CUNA is now America's Credit Unions.
A stronger voice to advance the credit union industry.
We’ve seen a shortage of workers, a shortage of supplies, and even a shortage of inventory for many businesses in recent months. But two things are in abundant supply: cybercriminals and their schemes.
These criminals and their attacks are becoming more sophisticated and more calculated. That became very apparent just before the end of 2021 with the discovery of the Log4j vulnerability, a zero-day vulnerability hackers used to exploit code in various Java-based logging software.
Without going in to all the technical details of the situation, suffice it to say that cyberattackers found a flaw in the code of the logging software and manipulated the code to embed malicious information called Log4Shell.
Once deployed, that malicious code can install trojans, ransomware, and a host of other malware that can affect all businesses, credit unions included.
The proof is in the pudding, as they say, and Log4j was a heaping spoonful of pudding. That’s because it’s estimated to appear in more than 100 million uses of software the world over.
It has a huge reach, especially because Java is a widely used form of code. Despite everything we know about cybersecurity and the many schemes that are out there, it’s clear there will always be new avenues for cyberattackers to find.
Because financial institutions are a major target for scams to gain member information and funds, we always need to be on guard.
Log4j isn’t the only vulnerability that falls into the zero-day category. In fact, a zero-day vulnerability is any flaw hackers find and attempt to exploit even before the software’s developers become aware of the problem.
In other words, there are zero days to act or prevent exploitation by cybercriminals before they introduce the malware.

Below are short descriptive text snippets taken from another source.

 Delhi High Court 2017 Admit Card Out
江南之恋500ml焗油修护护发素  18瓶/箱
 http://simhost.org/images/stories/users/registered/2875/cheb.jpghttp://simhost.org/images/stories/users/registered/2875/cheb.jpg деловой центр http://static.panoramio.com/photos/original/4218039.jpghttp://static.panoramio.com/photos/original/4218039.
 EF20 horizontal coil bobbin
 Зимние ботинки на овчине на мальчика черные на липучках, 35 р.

Generally, patches and updates are created when vulnerabilities are found in a system or software. This isn’t possible with zero-day vulnerabilities, as the issue isn’t discovered until after malicious activity has already occurred and is made public as information theft.

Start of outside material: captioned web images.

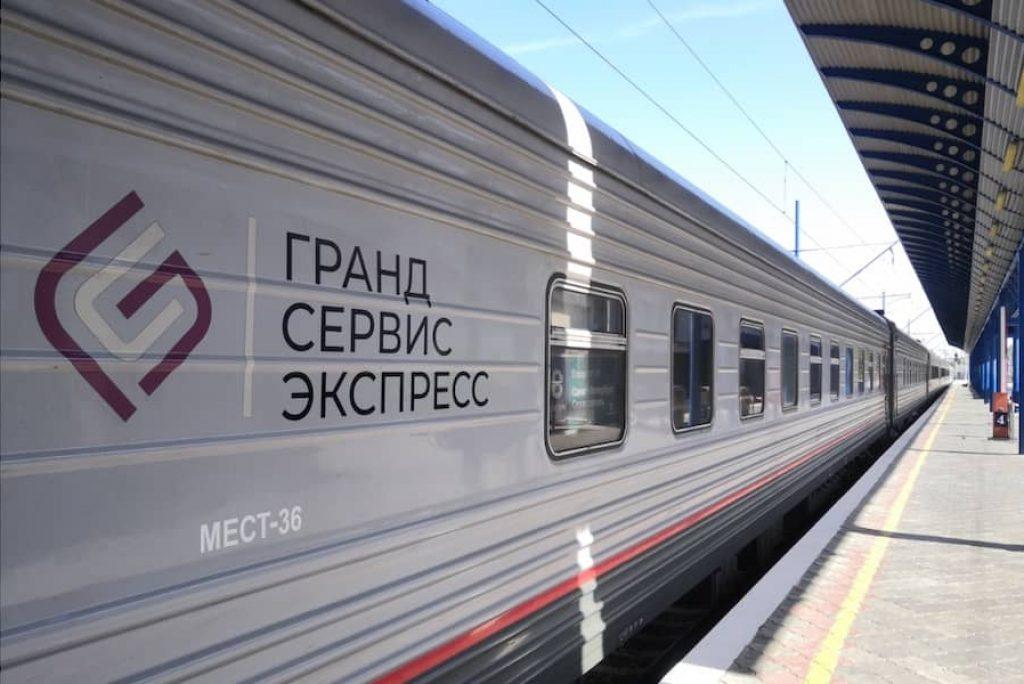 Поезд Омск-Симферополь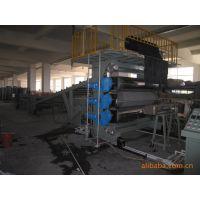 供应塑料板材机组   制板机   板材机   塑料板材机组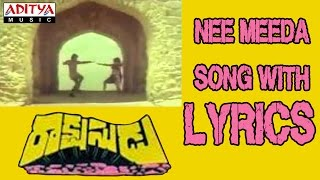 Rakshasudu Full Songs With Lyrics - Nee Meeda Song - Chiranjeevi, Radha, Suhasini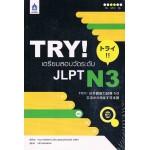 TRY! เตรียมสอบวัดระดับ JLPT N3 +MP3
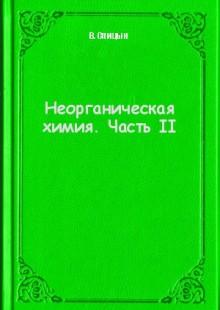 Обложка книги  - Неорганическая химия. Часть II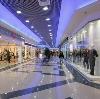 Торговые центры в Тоцком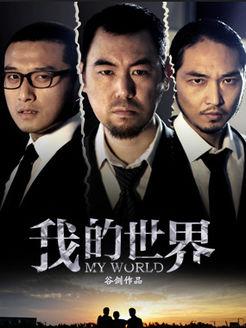 我的世界(剧情片)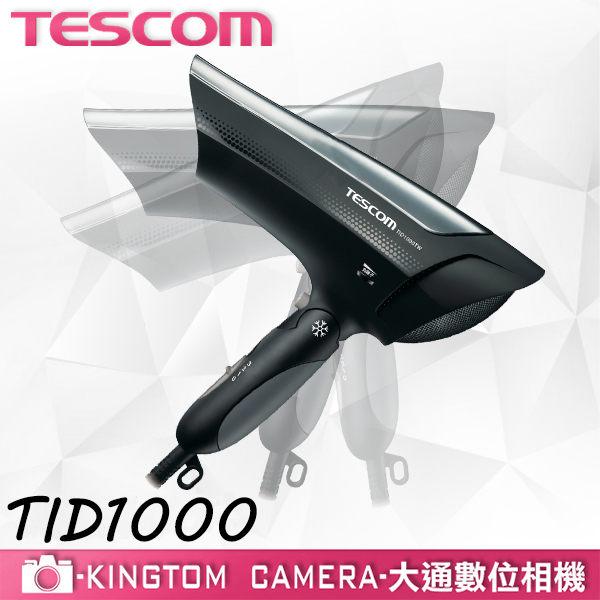 TESCOM TID1000 奈米負離子吹風機 (銫鈦黑) 大風量 速乾 時尚 高質感 公司貨 分期零利率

And there’s more to it. Zero-day vulnerabilities turn into zero-day attacks when cybercriminals act on those vulnerabilities and deploy their malware. The key point there is that the attacks are successful, meaning they gained access to sensitive data or systems.
Some notable examples of zero-day attacks, in addition to the Log4j attack, include Heartbleed (2014), Shellshock (2014), BlueKeep (2019), and Kaseya (2021).
There are also zero-day exploits, which refer to the technique of—you guessed it—exploiting the vulnerabilities they find. Many times, as zero-day vulnerabilities are unknown to the developers who created them, hackers sit on those flaws and lie in wait to establish their attack.
The more time they have to fine-tune their attacks, the more successful they tend to be.
Types of zero-day exploits include:
In the instance that a zero-day vulnerability, such as Log4j, is exploited and an attack is imminent, what can your credit union do to stay secure?
The answer is twofold: be proactive and have a plan. Work now to guard against attacks as best you can before they occur, but also have a series of actions in place in case an attack does occur.
It’s not always possible to protect against vulnerabilities, especially if you use outside vendors for services. However, there are several steps your credit union can take to protect your information, systems, networks, and servers from zero-day attacks:
1. Provide social engineering and security awareness training to every staff member, executive team member, and board member.
Awareness is a fundamental piece of the puzzle in protecting your institution. Knowing what attacks might look like—whether they come in the form of phishing emails or malicious links and so on—means your staff is more likely to spot red flags and not fall for the scams.
2. Implement a consistent patch management program. Create a schedule that includes patches and updates for all of your systems and networks, and perform these processes often.
Also, stay apprised of any new patches or updates that are available to stay as up to date as possible. A good patch management program will not guarantee protection against a zero-day attack, but a process will already be in place when the vulnerability becomes known and a patch becomes available.
3. Implement a strong vendor due diligence program. This will allow you to build good working relationships with your vendors, which leads to better communication in the event a zero-day attack occurs.
In that communication, your credit union and your vendor can determine vulnerabilities on both ends and implement mitigation tools together. In addition, a vendor due diligence program means you’ll have policies and processes in place to review contracts for the outside party’s security controls and service level agreements.
4. Use the rule of least privilege so only people who absolutely need to have access to a particular system or application receive those permissions.
Tellers may not need the same access as loan officers and vice versa, and the fewer people who can access sensitive information, the fewer opportunities cyberattackers will have to enact their malicious schemes.
5. Take a layered approach to security. The more security measures you have in place, the stronger buffer you create between your data and hackers. Install firewalls, use anti-virus software, deploy threat detection, monitor user activity, and more.
6. Put in place a disaster recovery/incident response plan in the event a zero-day vulnerability is successfully exploited despite your protective security controls. This will help you determine how to act quickly and recover your data and/or control of your systems.
There’s no sugarcoating it: Zero-day vulnerabilities are going to happen, and attacks are inevitable. Log4j is just one in a string of many.
The best advice anyone in the security world can give you is to be knowledgeable, be proactive, and have a plan to face zero-day vulnerabilities and attacks.
JOHN CUNEO is information security director at Vizo Financial.